Marketing channels, customer journeys, and experimentation
In contrast to podcasting, which is more difficult to attribute, Steffen says that it's relatively easy to understand leads that are actively searching for the solution. It's easy because these people are so close to booking a demo or signing up for your product. They could come from Google search, organic search or paid ads. They could come from review platforms or SaaS marketplaces. The difficult part is that potentially only 2% of your market is actively buying at any given moment:
"This is where you need to do marketing tactics to get in front of the right people that are just not in the market right now, so that when they switch to buying, you can capture that demand, maybe even without competition, because you've done your marketing well before that."
Knowing that many B2Bs heavily underestimate how long their customer journeys are, Steffen recommends that companies start storing all the data about the journeys in one place.
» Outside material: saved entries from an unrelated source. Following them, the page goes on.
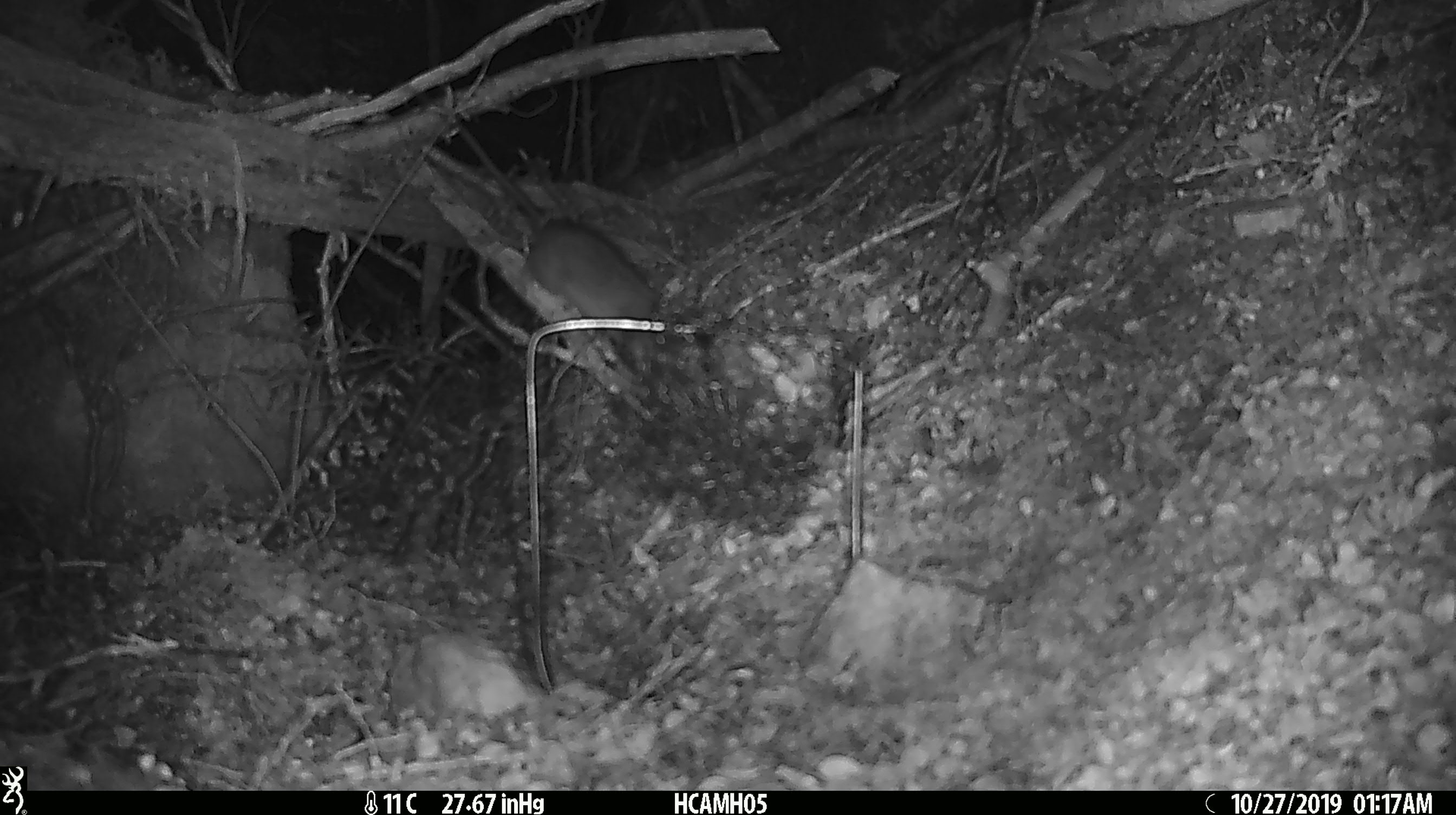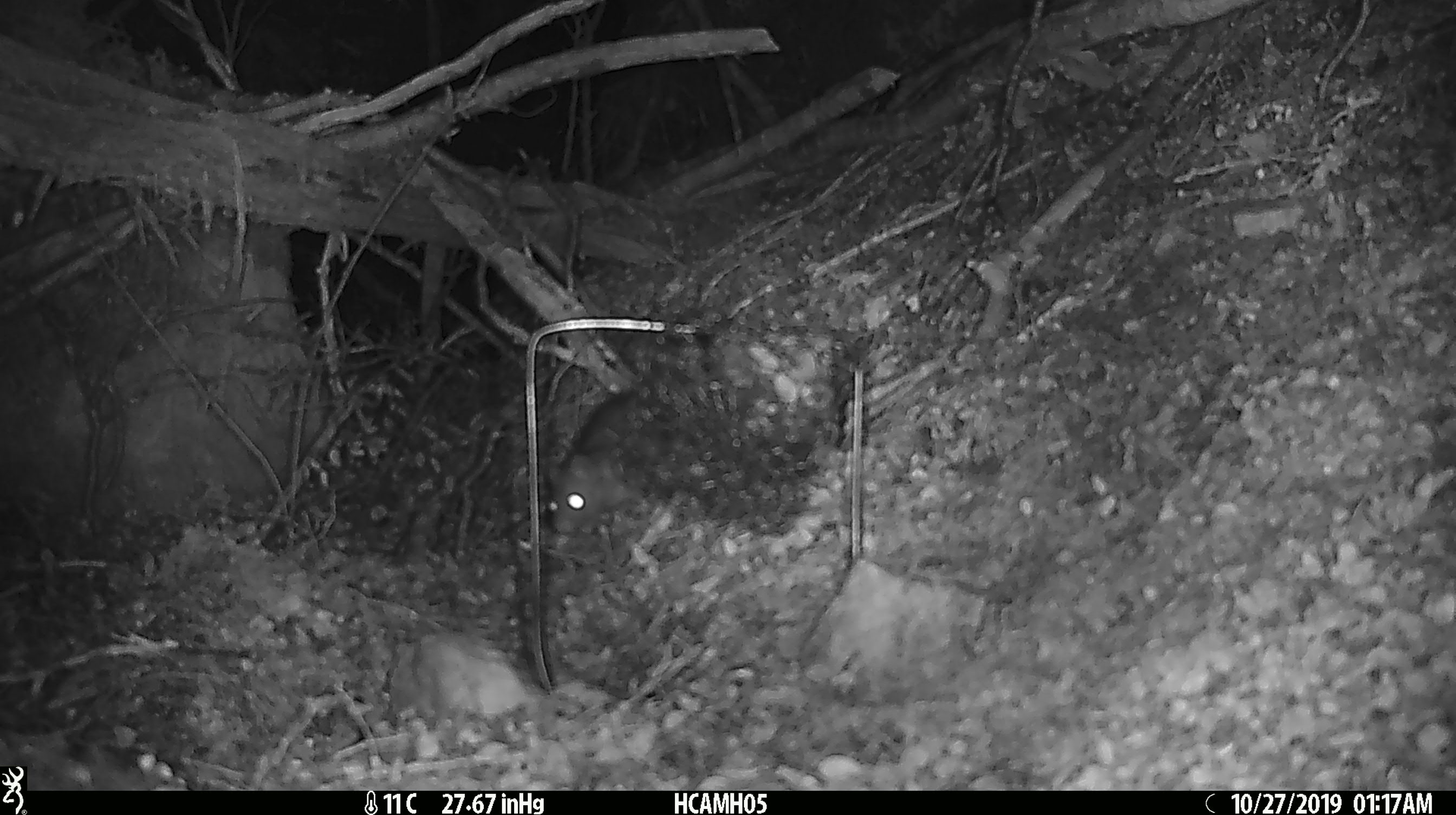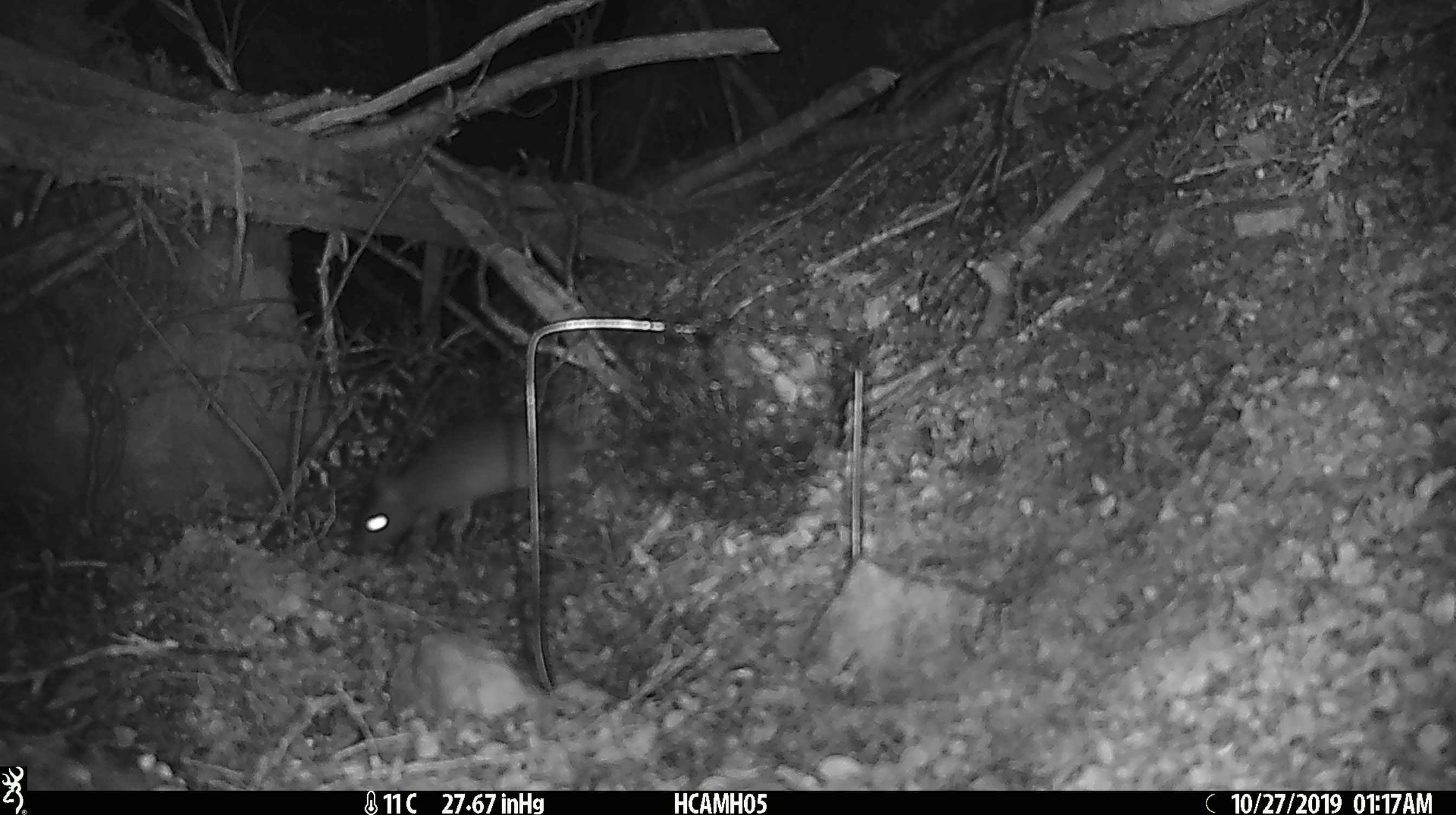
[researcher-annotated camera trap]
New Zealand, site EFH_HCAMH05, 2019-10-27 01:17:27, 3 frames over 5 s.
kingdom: Animalia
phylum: Chordata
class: Mammalia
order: Rodentia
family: Muridae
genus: Mus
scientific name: Mus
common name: mouse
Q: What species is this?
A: Mouse (Mus).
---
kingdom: Animalia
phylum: Chordata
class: Mammalia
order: Rodentia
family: Muridae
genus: Rattus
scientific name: Rattus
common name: rat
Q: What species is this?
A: Rat (Rattus).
By digitizing the behaviors now, you will have that data later when you go running different marketing experiments. Timing the length of these experiments can be difficult depending on how long the customer journeys are — it may be impractical to wait as long as needed to see if deals close. To get around this, Steffen encourages finding a good proxy for revenue that isn't necessarily a fully closed deal:
"Anybody involved in revenue should know these numbers in your company: for a deal, how many opportunities do you need? For an opportunity how many marketing qualified leads do you need? For a marketing qualified lead, you need X amount of leads. And if you know these metrics, then you have a qualified guess about what activity leads to revenue."
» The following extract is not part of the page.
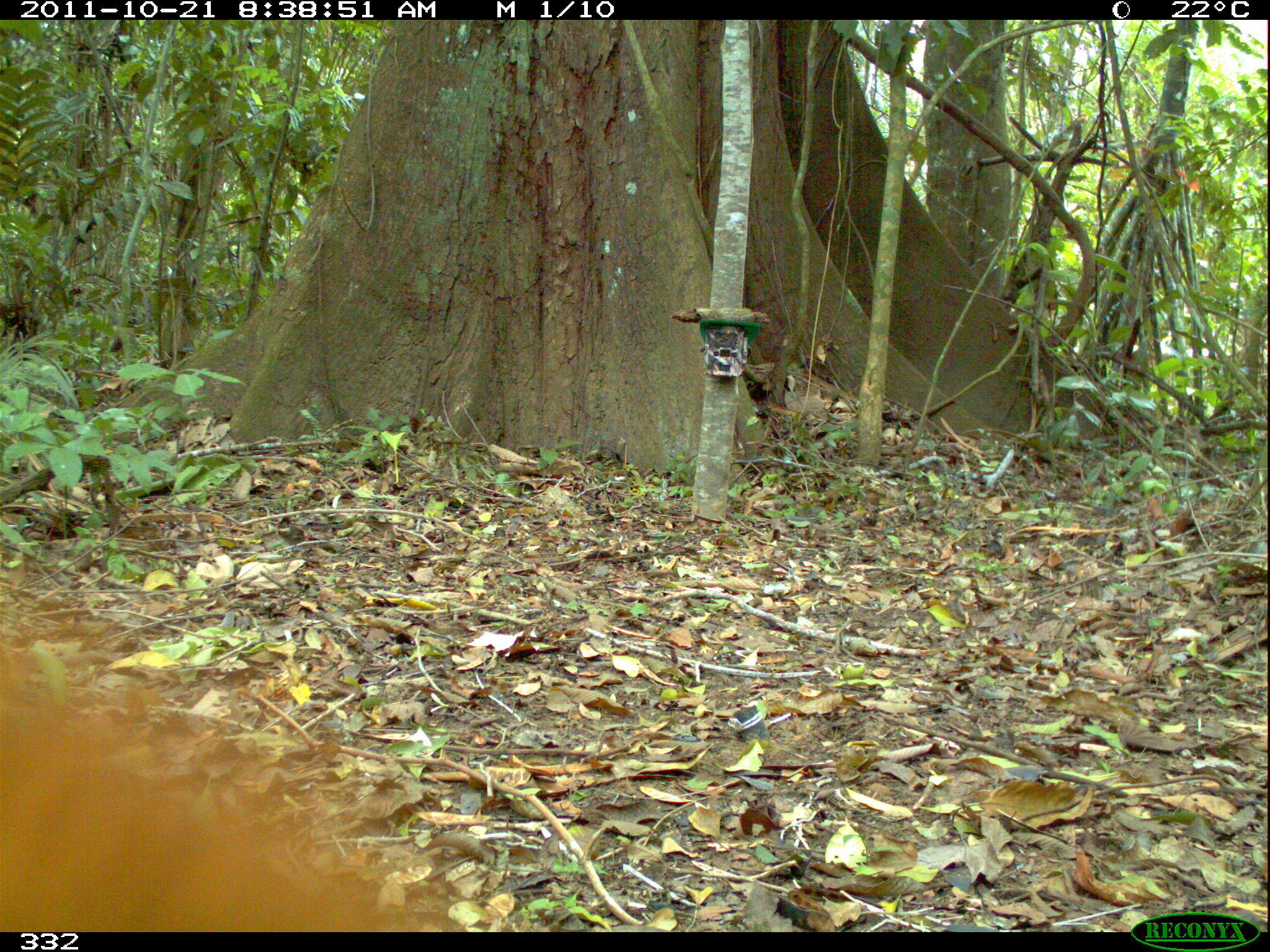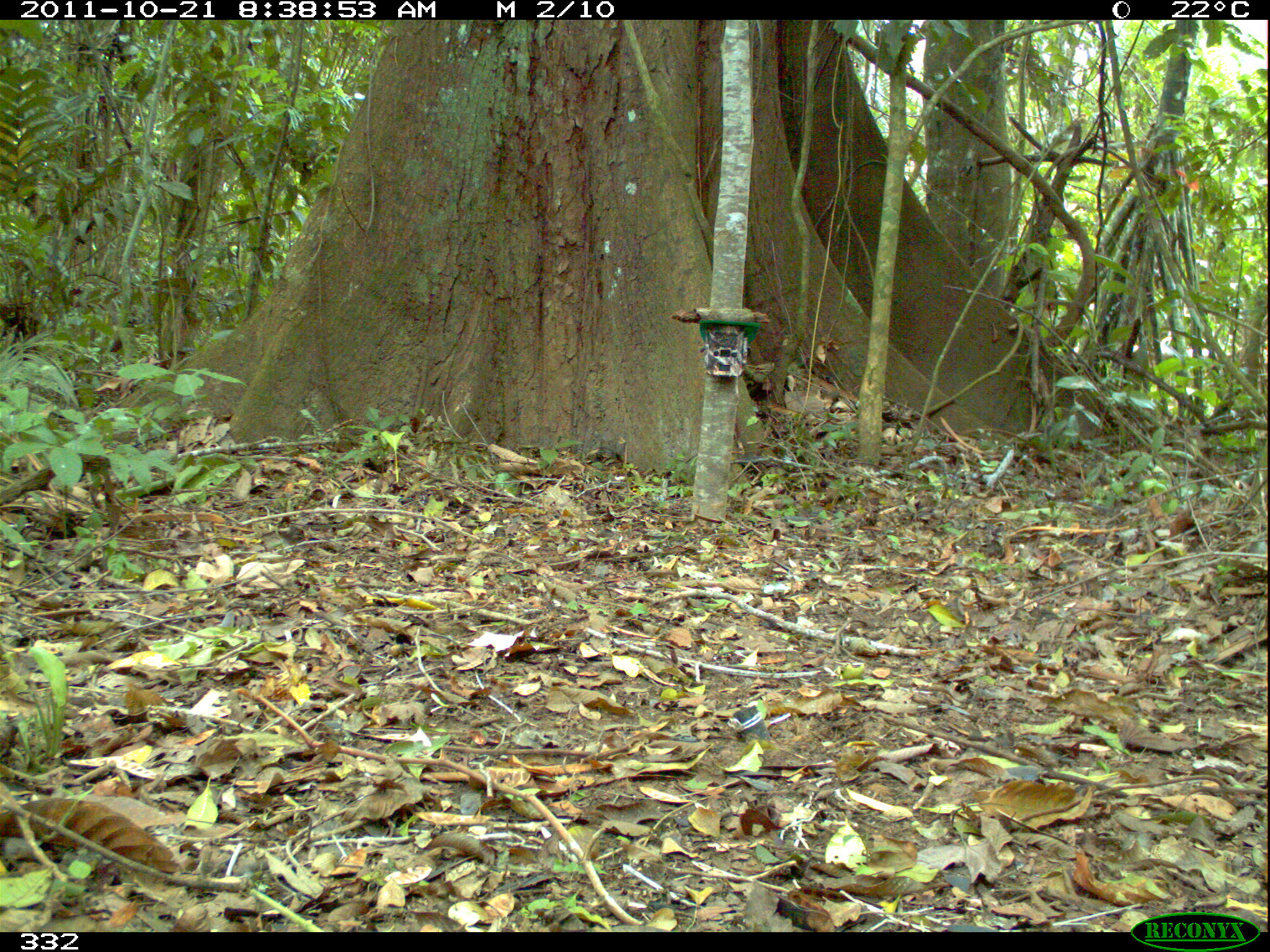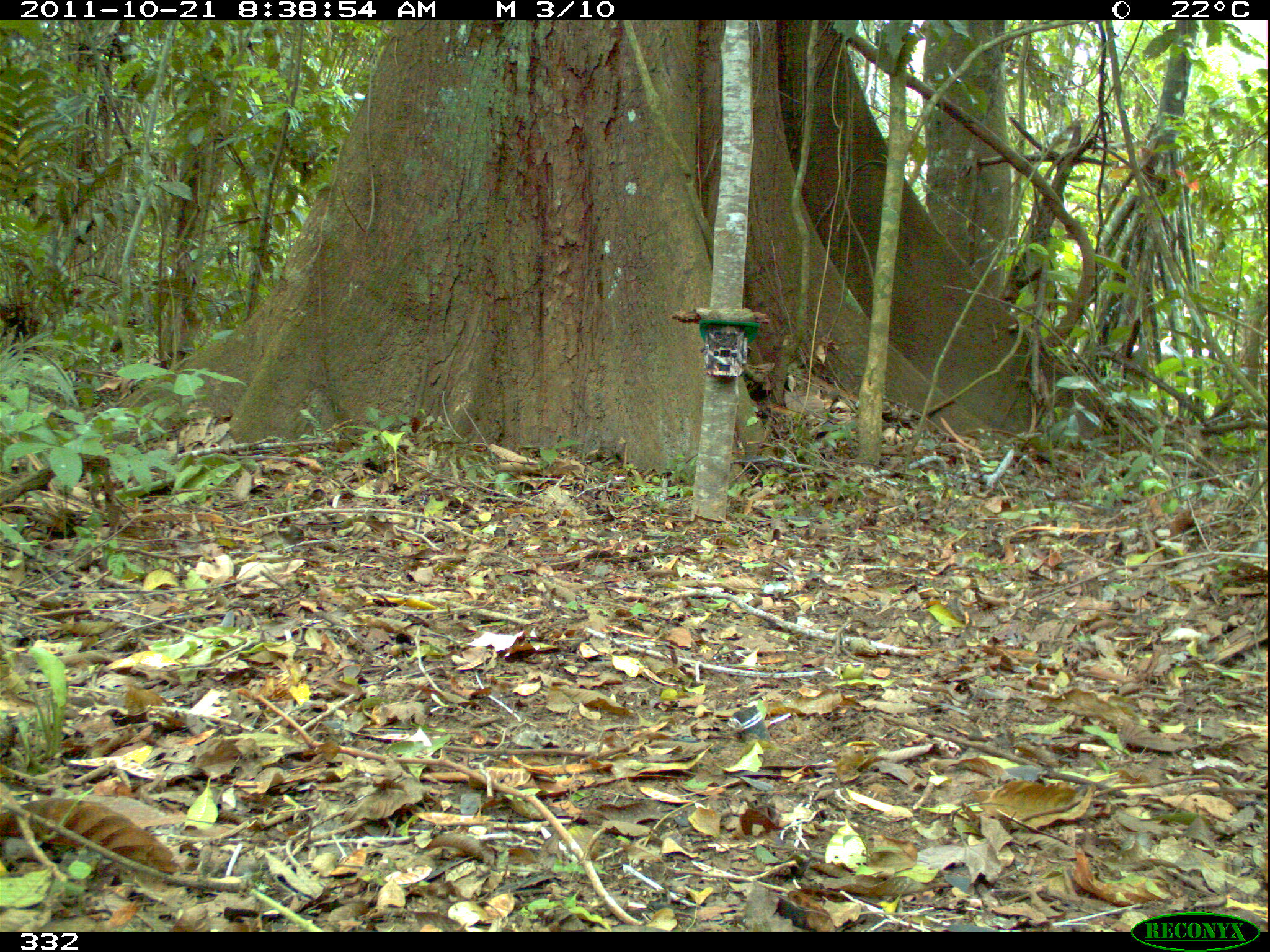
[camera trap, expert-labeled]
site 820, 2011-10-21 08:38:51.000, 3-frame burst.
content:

For smaller companies that may not have the amount of data they need for rigorous quantitative analyses, it is important to collect the data today. That way it will be available for analysis tomorrow.
Funnels, awareness, knowledge transfer
Jane asks Steffen how he juggles different marketing funnels. While he has automations set up at Dreamdata, he doesn't like to think about funnels in the typical sense because it's hard to force users into a set path. Instead, he says:
"I think it's about consistently producing high-quality content and getting in front of people. You're consistently staying top of mind with quality inputs to their world."
At Dreamdata, they do this with "social selling" so that they can get a log of high-quality touches in before conversion. To find these leads, he says go to where your customers are expressing their most clear intent to buy. For Dreamdata, that might be finding the people that are already on G2 looking for attribution. As their sales teams learn from the selling process, similar sentiments that they hear over and over get distributed to the marketing team, so that the information doesn't get lost and can be used to make process improvements.
Do try to know as much as you can from the data.
“You want to support your thinking and your gut feeling with data so you get more insights into whether the ads are working or not.”
Don't blindly trust any of the data that you are looking at.
“If something looks too good to be true, it's always too good to be true.”